Dynamic query building
Say we have this function:
GetLaggingSlaves(clusterName string)
Which, based on whether given clusterName is empty or not, would return list of all lagging slaves, or only those in the given cluster, respectively:
SELECT hostname FROM database_instance WHERE slave_lag_seconds > 60
or
SELECT hostname FROM database_instance WHERE cluster_name = 'mycluster:3306' AND slave_lag_seconds > 60
To avoid SQL injection you would create a prepared statement, but you don’t want to copy+paste everything, and so you build your query dynamically based on the value of clusterName.
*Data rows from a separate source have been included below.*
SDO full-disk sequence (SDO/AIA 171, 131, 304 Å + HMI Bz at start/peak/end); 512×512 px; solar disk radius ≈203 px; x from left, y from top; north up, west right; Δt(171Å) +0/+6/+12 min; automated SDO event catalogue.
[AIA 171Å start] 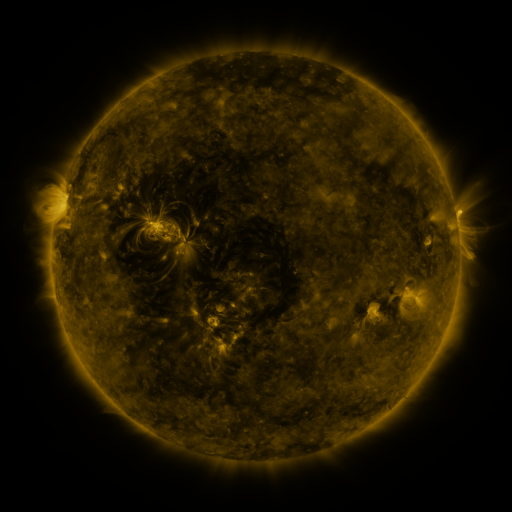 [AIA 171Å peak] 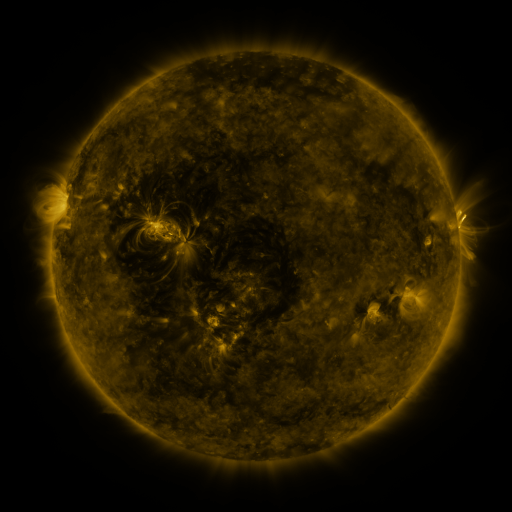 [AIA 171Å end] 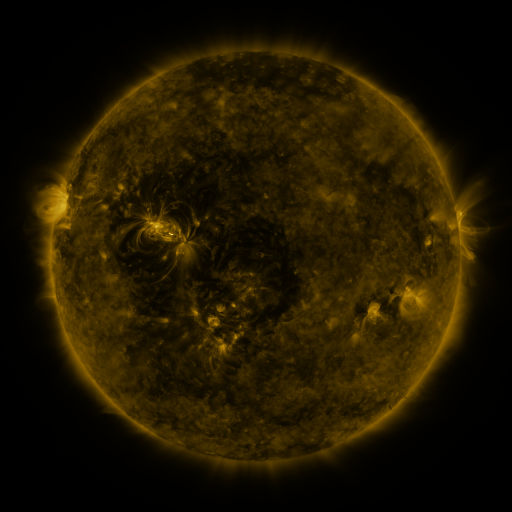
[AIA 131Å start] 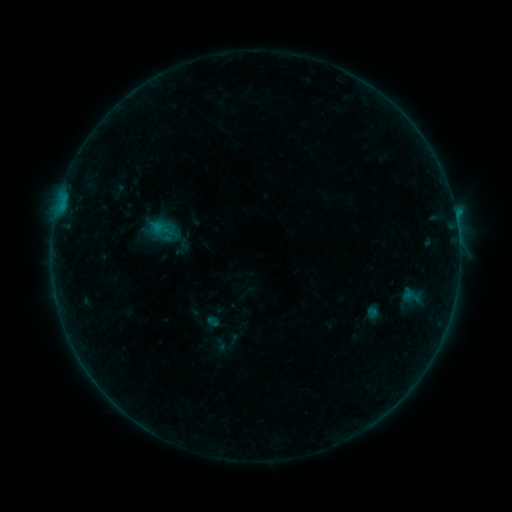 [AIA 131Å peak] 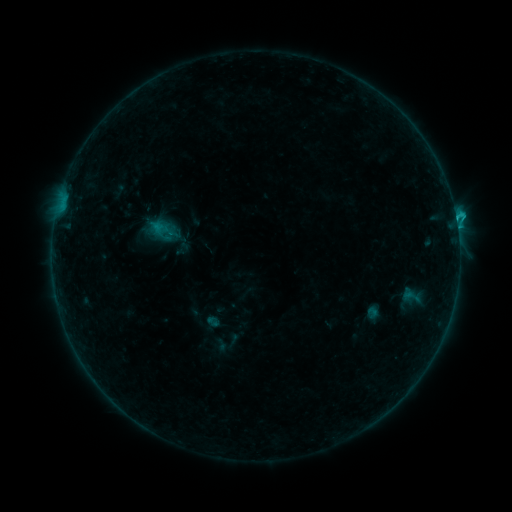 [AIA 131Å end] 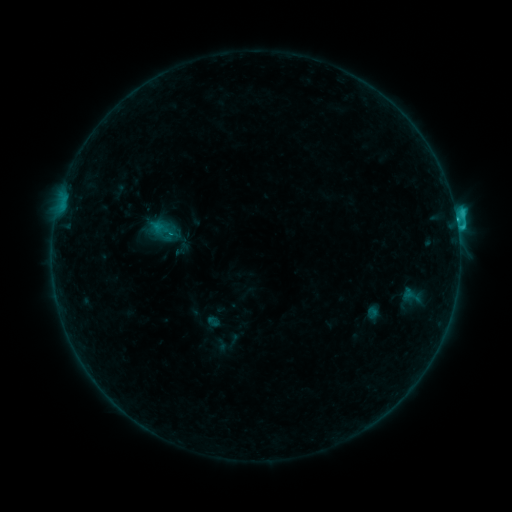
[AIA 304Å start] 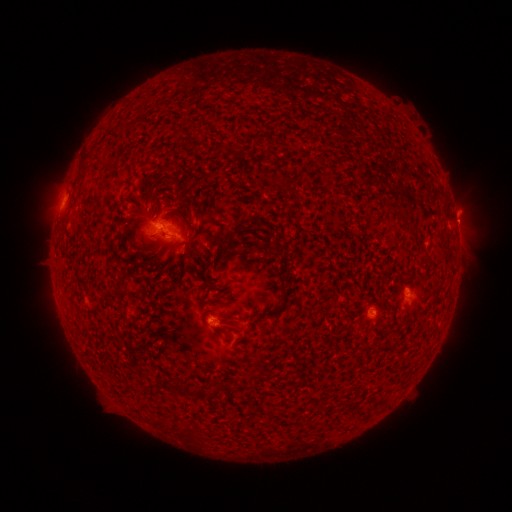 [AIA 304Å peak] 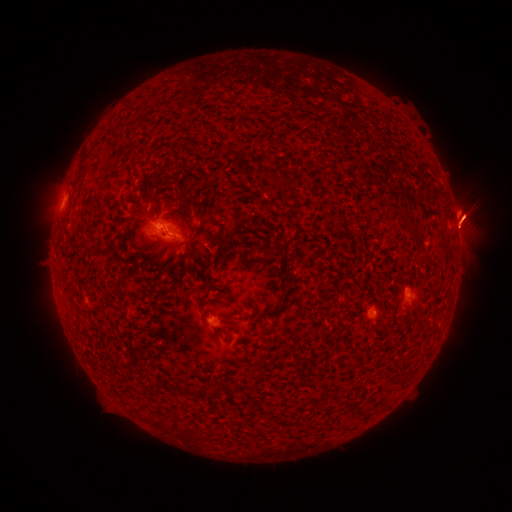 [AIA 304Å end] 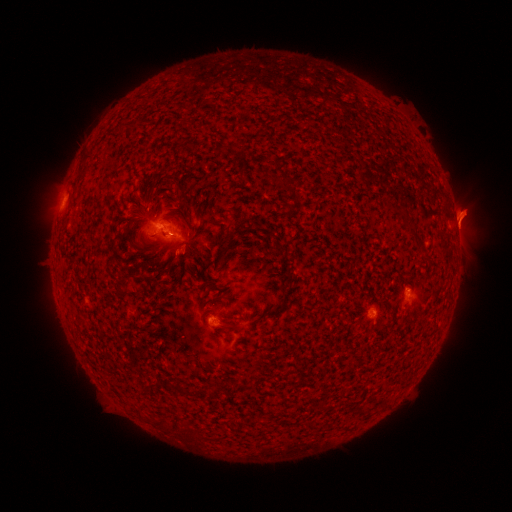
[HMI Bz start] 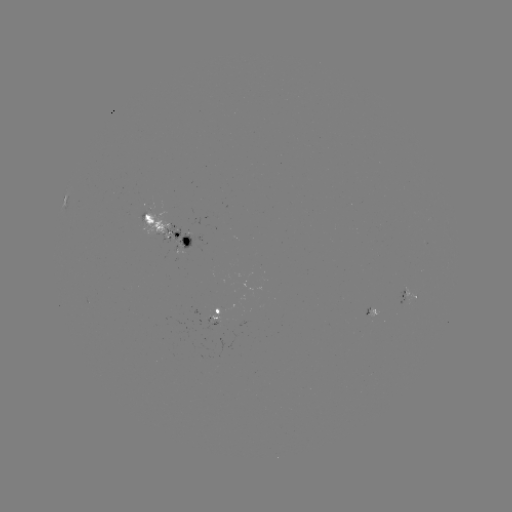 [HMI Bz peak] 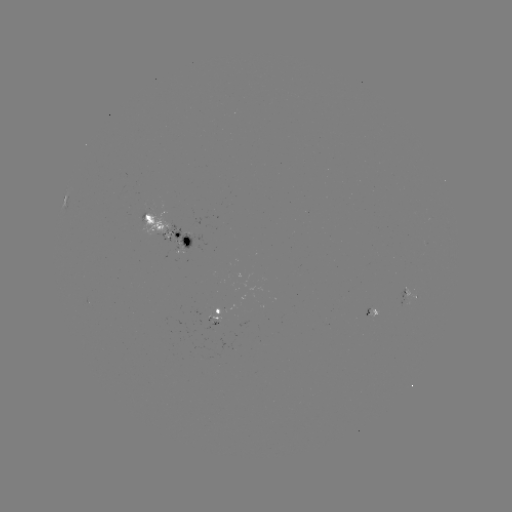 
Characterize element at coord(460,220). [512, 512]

You want to end up with either:
SELECT hostname FROM database_instance WHERE slave_lag_seconds > ?, acceptableLag
or
SELECT hostname FROM database_instance WHERE cluster_name = ? AND slave_lag_seconds > ?, clusterName, acceptableLag
Dynamic query building is good practice, but a little pain (BTW I’m designing a new, simple & non intrusive query builder for golang). Is there a way to just get away with one query that has it all?
This is one option:
SELECT hostname FROM database_instance WHERE (cluster_name = ? OR ? = '') AND slave_lag_seconds > ?,clusterName, clusterName, acceptableLag
and it is somewhat painful to list clusterName twice in the arguments list. This is where the inverted IN clause kicks in. It will negate usage of an index, and may look strange at first glance, but as you get used to it it just becomes another pattern:
SELECT hostname FROM database_instance WHERE ? IN (cluster_name, '') AND slave_lag_seconds > ?, clusterName, acceptableLag
So when clusterName is empty, all rows where slave_lag_seconds > acceptableLag are fetched; when non empty, only those where cluster_name equals our value.
Very interesting.
One question: how does the optimizer react to this type of SQL statements (index on cluster_name) ?
Thanks for sharing.
As I suggested within the post, this negates the use of index:
This may, at first glance, make you want to avoid this trick altogether, but it really becomes more viable in your common website “filter by multiple options” type of queries (where multiple columns are involved, and there’s no way for you to index any combination of them), or when you know you’re already filtering by some other column that is indexed.
X000 above is to obscure production number of servers.